In a first approach, we tested the separation limit of Amplicon_sorter, ONTbarcoder, and NGSpeciesID using our demultiplexed ONT sequence data set. Reads were selected with NanoFilt for a quality score of minimum 12 and demultiplexing was done with Minibar. Each barcode sample contained up to three genes (COI 700 bp, spacer 750 bp, and some a tandem repeat part of 2800 bp). Amplicon_sorter was able to sort the reads and build the consensus for each gene of which we had the complete Sanger sequence with an accuracy between 98.2% and 100% (Table 2). We also polished the Amplicon_sorter results with Medaka 1.4.3 for accuracy improvement. However, only 2 out of 10 consensus sequences, which had no perfect match with the Sanger reference, were improved by Medaka polishment. Despite the availability of only a short Sanger reference for the long tandem repeat, Amplicon_sorter was able to build an accurate consensus. ONTbarcoder and NGSpeciesID produced similar consensus sequences, although ONTbarcoder could not produce a consensus for BC111 and BC115 because of the low number of reads that passed the selection criteria of the program (Table 2) and the spacer sequences were cataloged as “remaining” sequences because there is no translation table approval for these noncoding amplicons in the program. ONTbarcoder had to be run several times with different expected fragment lengths to find the different genes. NGSpeciesID uses an extra polishing step with Medaka.

TABLE 2

Percent similarity of the Sanger reference sequence with consensus sequences generated by Amplicon_sorter, Amplicon_sorter polished with Medaka, ONTbarcoder, and NGSpeciesID

Barcode	Species and gene	Amplicon_sorter	Amplicon_sorter + Medaka	ONTbarcoder	NGSpeciesID
BC101	On. boudoti Spacer	99.8	99.8	99.8	99.7
BC102	On. forcipatus Spacer	100.0	100.0	100.0	99.8
BC103	O. cecilia Spacer	99.8	99.8	99.8	99.8
BC104	C. mzymtae Spacer	99.3	99.3	99.3	99.2
BC105	O. reductus Spacer	98.6	98.6	98.6	98.6
BC107	C. buchholzi COI	98.2	98.2	98.2	98.2
BC107	C. buchholzi Spacer	100.0	100.0	100.0	99.8
BC108	C. insignis COI	99.8	99.8	99.8	99.8
BC108	C. insignis Spacer	98.8	98.8	97.2	98.4
BC109	C. bidentata COI	100.0	100.0	100.0	100.0
BC110	C. amasina COI	100.0	100.0	100.0	100.0
BC111	G. schneiderii COI	99.8	100.0	95.2*	99.8
BC112	G. vulgatissimus COI	99.7	99.8	99.8	99.7
BC114	G. kinzelbachi COI	99.8	99.8	99.8	99.8
BC115	G. pulchellus COI	100.0	100.0	83.5*	96.8

Maximal similarities between consensus and Sanger reference per barcode are shaded (BC = barcode, On. = Onychogomphus, O. = Ophiogomphus, C. = Cordulegaster, G. = Gomphus, * = did not pass criteria in ONTbarcoder).

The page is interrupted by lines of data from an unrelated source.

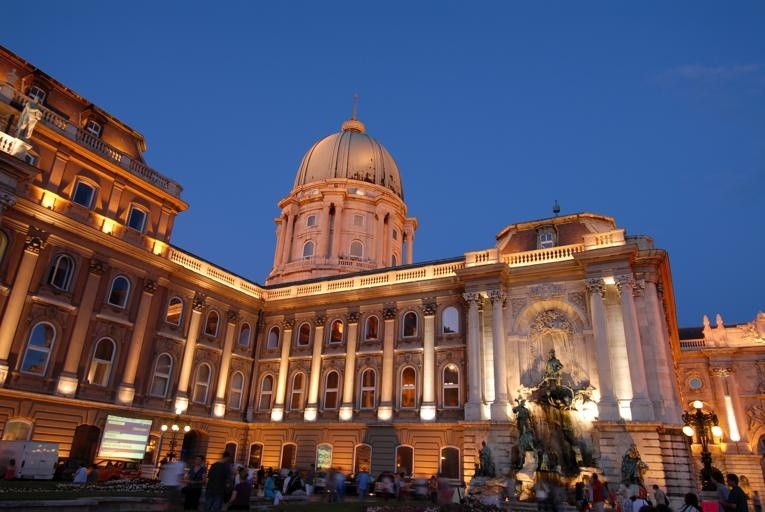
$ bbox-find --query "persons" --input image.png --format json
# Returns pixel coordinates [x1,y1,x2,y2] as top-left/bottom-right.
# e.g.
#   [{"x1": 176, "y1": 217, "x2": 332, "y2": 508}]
[{"x1": 2, "y1": 452, "x2": 764, "y2": 512}]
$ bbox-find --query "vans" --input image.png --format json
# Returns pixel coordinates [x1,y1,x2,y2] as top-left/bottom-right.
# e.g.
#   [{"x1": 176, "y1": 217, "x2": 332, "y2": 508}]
[{"x1": 90, "y1": 457, "x2": 141, "y2": 483}]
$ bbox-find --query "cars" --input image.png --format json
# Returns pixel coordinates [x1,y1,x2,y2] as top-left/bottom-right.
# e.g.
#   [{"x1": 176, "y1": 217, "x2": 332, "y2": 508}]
[{"x1": 54, "y1": 456, "x2": 87, "y2": 482}]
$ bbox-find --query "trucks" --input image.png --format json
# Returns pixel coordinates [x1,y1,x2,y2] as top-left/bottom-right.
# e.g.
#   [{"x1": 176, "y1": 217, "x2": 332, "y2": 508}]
[{"x1": 0, "y1": 439, "x2": 62, "y2": 482}]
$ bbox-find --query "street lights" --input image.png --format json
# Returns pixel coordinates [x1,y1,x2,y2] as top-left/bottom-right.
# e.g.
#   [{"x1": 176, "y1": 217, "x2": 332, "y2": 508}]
[
  {"x1": 160, "y1": 424, "x2": 190, "y2": 462},
  {"x1": 681, "y1": 398, "x2": 723, "y2": 490}
]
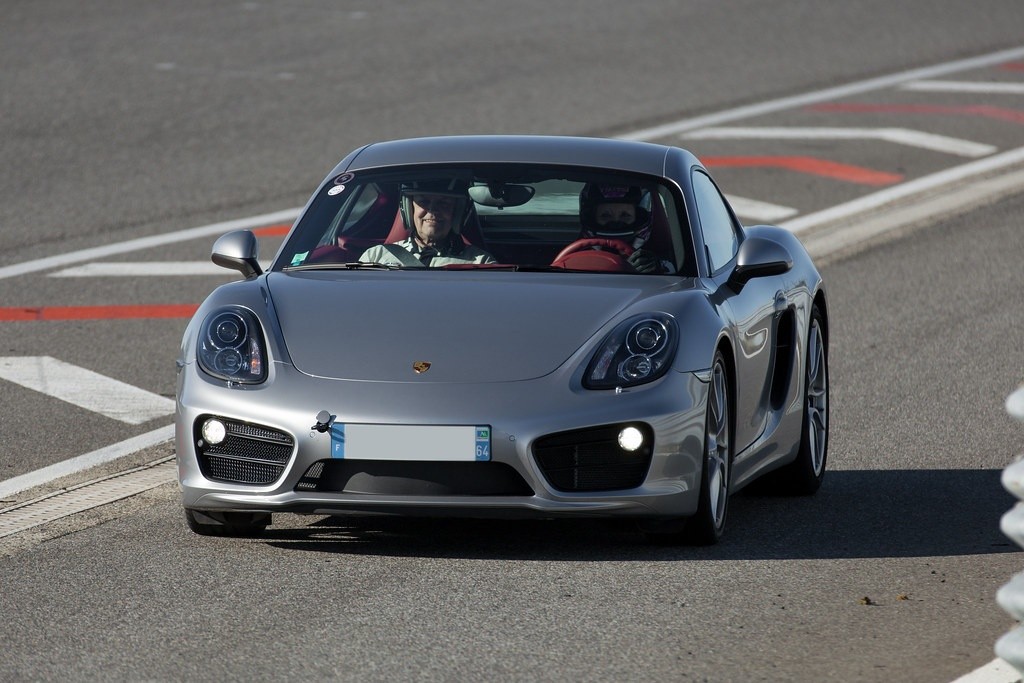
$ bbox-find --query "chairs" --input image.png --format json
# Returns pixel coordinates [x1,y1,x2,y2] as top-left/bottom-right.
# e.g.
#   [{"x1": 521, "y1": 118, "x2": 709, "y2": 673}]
[
  {"x1": 382, "y1": 194, "x2": 488, "y2": 246},
  {"x1": 640, "y1": 188, "x2": 678, "y2": 272}
]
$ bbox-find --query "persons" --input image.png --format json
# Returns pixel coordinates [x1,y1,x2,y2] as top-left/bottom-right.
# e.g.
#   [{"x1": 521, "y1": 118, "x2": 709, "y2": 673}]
[
  {"x1": 574, "y1": 177, "x2": 677, "y2": 275},
  {"x1": 358, "y1": 178, "x2": 500, "y2": 269}
]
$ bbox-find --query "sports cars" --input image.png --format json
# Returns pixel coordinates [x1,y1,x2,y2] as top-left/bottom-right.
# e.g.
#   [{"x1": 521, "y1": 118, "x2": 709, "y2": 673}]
[{"x1": 171, "y1": 135, "x2": 832, "y2": 548}]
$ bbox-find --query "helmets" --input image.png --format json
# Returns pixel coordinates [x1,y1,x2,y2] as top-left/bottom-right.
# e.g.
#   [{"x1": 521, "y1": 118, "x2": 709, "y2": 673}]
[
  {"x1": 398, "y1": 174, "x2": 475, "y2": 235},
  {"x1": 578, "y1": 183, "x2": 654, "y2": 249}
]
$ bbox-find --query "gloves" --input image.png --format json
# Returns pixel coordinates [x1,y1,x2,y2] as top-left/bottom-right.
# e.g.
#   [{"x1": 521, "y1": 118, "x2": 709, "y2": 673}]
[{"x1": 627, "y1": 248, "x2": 665, "y2": 276}]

Percent similarity of the Sanger reference sequence with consensus sequences generated by Amplicon_sorter, Amplicon_sorter polished with Medaka, ONTbarcoder, and NGSpeciesID Maximal similarities between consensus and Sanger reference per barcode are shaded (BC = barcode, On. = Onychogomphus, O. = Ophiogomphus, C. = Cordulegaster, G. = Gomphus, * = did not pass criteria in ONTbarcoder).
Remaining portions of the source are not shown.